== EXERCISE PROMPT ==
Reproduce the part of the Crypt ID thread that opens with the words containing "I wonder what" and closes with "figures it out.".

# Crypt ID



## EDGE (Feb 28, 2004)

This was given to me as C. parva, but now I am not sure what plant or hybrid this might be. The plant grows extremely slow and has a similar structure as parva under 1.5 wpg.


----------



## FarCanal (Mar 12, 2008)

I have a very similar story to yours, the plant in question flowered very similarly to yours too. I've been calling it C. xWillisii ever since. http://www.xs4all.nl/~crypts/Cryptocoryne/Gallery/wil/wil.html


----------



## EDGE (Feb 28, 2004)

I wonder what the C. xwillisi I have is. I haven't been able to get this one to flower.


----------



## ddavila06 (Jan 31, 2009)

lol, crypt maddness! regardless of what they are they look very nice and healthy! hope someone figures it out.


----------



## Chuukus (Sep 24, 2009)

That could be C. walkeri or C. petchii, I have C. willisii, C. petchii C. walkeri and they look indentical except the heigth they grow to.


----------



## FarCanal (Mar 12, 2008)

I ain't touching the ID on the other crypt without a flower, could be lots of things.

Are you going to dissect the flower that you have? I didn't dissect mine when it flowered and I'm really wishing I did. I'd love to see how far down the tube the color continues. I've seen some dissected flower shots of what I thought was a xwillisii that was multi colored almost all the way down to the kettle. I'm really hoping mine flowers again soon ....


----------



## EDGE (Feb 28, 2004)

Won't be dissecting any flower for a while. None of my crypts flowered after I switched over to a higher Nitrogen formula in the summer time.


----------

== MATERIAL ==
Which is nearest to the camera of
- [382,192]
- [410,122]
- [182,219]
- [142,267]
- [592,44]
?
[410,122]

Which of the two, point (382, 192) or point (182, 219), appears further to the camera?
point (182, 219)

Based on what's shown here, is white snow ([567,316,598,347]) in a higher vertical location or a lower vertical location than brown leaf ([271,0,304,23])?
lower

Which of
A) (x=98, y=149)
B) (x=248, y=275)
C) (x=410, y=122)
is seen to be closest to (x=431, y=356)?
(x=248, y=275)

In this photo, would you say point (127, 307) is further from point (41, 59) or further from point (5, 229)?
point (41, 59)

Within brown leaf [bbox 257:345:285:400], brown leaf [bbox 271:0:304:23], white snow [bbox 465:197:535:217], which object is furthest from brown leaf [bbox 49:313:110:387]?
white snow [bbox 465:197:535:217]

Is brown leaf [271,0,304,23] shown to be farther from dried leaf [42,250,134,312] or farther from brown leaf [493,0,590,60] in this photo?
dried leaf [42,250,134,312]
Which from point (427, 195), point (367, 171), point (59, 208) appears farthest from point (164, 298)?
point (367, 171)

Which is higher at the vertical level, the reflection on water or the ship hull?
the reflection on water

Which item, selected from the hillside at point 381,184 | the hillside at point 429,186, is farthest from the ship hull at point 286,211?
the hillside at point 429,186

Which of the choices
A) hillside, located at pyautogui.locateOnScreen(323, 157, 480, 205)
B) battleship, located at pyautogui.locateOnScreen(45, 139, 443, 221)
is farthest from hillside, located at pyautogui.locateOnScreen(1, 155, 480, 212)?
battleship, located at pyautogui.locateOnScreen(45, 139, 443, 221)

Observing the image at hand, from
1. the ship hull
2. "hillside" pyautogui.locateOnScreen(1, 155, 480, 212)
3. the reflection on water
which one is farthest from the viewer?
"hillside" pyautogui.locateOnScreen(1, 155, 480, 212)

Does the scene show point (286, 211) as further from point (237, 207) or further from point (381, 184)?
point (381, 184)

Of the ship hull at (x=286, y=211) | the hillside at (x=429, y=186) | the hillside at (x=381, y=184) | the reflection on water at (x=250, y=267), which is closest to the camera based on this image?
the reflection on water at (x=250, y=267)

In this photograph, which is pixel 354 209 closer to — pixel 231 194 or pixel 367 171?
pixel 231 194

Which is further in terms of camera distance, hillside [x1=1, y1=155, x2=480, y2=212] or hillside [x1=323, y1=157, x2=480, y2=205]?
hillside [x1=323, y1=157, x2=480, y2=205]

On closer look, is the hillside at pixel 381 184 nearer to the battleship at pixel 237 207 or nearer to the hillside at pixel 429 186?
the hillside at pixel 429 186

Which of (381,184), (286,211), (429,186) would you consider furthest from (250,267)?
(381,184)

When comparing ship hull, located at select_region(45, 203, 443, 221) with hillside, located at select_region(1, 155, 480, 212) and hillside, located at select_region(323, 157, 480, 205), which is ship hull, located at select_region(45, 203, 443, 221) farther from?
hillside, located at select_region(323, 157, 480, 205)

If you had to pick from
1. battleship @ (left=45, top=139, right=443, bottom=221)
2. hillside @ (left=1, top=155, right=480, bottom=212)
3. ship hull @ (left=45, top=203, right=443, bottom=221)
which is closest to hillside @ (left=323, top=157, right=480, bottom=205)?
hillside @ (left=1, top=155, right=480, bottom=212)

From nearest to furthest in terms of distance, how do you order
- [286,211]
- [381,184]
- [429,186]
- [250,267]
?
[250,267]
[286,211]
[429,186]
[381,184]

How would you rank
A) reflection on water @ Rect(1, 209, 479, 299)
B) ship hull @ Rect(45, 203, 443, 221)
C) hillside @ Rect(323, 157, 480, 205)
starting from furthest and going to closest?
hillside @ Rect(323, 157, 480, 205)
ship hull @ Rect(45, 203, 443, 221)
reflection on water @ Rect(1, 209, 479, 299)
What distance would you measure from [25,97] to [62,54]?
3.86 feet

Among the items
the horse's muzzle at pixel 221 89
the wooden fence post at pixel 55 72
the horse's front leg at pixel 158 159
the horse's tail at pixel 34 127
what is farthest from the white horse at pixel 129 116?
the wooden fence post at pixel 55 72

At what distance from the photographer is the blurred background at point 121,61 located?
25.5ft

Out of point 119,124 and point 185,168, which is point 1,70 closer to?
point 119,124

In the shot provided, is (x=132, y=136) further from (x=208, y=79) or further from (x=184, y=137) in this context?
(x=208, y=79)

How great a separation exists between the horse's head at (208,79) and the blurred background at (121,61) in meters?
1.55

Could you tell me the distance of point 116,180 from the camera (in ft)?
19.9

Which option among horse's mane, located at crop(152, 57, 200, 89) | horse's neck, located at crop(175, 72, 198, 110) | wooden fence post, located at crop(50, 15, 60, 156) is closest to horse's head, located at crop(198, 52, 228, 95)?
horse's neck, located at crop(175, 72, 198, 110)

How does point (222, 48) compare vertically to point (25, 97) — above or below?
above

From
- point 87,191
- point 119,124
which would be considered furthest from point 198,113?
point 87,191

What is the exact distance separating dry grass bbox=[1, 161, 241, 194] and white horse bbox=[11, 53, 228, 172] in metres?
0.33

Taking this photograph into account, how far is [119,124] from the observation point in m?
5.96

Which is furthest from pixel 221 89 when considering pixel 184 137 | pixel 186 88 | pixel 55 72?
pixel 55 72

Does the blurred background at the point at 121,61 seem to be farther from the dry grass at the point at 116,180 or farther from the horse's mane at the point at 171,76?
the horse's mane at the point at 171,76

==

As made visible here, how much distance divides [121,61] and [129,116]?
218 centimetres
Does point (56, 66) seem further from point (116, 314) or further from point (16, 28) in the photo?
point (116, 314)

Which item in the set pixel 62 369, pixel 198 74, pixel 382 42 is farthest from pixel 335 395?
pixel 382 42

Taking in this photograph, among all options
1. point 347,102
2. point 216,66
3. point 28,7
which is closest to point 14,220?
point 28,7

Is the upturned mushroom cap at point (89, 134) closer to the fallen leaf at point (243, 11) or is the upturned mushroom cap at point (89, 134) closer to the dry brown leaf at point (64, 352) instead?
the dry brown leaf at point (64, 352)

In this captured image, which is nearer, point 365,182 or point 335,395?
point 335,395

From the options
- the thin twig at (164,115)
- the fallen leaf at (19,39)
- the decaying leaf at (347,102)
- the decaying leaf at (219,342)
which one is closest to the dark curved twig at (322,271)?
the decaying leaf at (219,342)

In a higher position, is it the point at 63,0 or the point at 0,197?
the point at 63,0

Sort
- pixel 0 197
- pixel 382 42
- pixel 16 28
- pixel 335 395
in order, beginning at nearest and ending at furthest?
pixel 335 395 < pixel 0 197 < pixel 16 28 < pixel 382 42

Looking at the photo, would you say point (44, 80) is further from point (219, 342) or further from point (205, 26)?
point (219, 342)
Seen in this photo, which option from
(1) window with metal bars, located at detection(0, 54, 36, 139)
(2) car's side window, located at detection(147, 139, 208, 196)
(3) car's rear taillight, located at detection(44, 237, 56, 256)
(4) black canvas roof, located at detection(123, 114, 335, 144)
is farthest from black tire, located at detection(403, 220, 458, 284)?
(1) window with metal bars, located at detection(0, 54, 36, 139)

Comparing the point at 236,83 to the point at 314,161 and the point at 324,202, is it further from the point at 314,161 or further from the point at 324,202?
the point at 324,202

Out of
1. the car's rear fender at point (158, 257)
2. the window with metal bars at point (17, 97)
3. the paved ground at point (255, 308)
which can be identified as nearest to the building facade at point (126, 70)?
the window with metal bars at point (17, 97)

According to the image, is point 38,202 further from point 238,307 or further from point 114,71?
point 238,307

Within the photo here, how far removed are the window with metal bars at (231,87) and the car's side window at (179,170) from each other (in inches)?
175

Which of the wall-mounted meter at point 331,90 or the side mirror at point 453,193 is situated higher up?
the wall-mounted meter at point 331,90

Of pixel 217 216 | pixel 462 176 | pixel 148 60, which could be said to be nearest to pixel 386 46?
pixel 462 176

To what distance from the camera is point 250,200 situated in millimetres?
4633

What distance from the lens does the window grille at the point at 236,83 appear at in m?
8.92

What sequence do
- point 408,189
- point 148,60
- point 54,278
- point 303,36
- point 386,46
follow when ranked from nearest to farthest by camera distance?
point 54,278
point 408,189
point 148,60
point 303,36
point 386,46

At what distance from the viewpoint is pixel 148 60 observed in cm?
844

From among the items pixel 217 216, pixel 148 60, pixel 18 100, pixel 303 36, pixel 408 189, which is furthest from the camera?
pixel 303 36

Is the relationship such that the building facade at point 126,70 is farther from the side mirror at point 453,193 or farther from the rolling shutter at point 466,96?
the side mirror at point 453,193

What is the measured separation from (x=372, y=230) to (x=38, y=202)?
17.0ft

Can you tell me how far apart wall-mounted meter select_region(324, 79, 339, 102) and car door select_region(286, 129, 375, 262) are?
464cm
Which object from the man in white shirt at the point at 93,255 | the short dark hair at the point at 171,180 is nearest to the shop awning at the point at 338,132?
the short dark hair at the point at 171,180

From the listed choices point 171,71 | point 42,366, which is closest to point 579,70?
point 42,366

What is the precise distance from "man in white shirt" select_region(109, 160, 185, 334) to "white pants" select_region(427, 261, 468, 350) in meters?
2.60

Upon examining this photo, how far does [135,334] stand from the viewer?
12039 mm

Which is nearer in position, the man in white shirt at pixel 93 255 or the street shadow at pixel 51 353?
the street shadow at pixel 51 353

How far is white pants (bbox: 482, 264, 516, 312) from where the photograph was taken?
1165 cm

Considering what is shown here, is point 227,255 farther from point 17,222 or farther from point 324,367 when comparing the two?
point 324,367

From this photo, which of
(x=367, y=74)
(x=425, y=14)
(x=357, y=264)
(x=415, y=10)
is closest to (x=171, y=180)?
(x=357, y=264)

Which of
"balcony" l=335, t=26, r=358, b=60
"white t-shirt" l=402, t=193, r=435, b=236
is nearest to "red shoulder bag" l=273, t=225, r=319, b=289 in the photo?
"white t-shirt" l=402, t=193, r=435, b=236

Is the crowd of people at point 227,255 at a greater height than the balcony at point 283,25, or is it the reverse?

== TASK RESPONSE ==
I wonder what the C. xwillisi I have is. I haven't been able to get this one to flower.


----------



## ddavila06 (Jan 31, 2009)

lol, crypt maddness! regardless of what they are they look very nice and healthy! hope someone figures it out.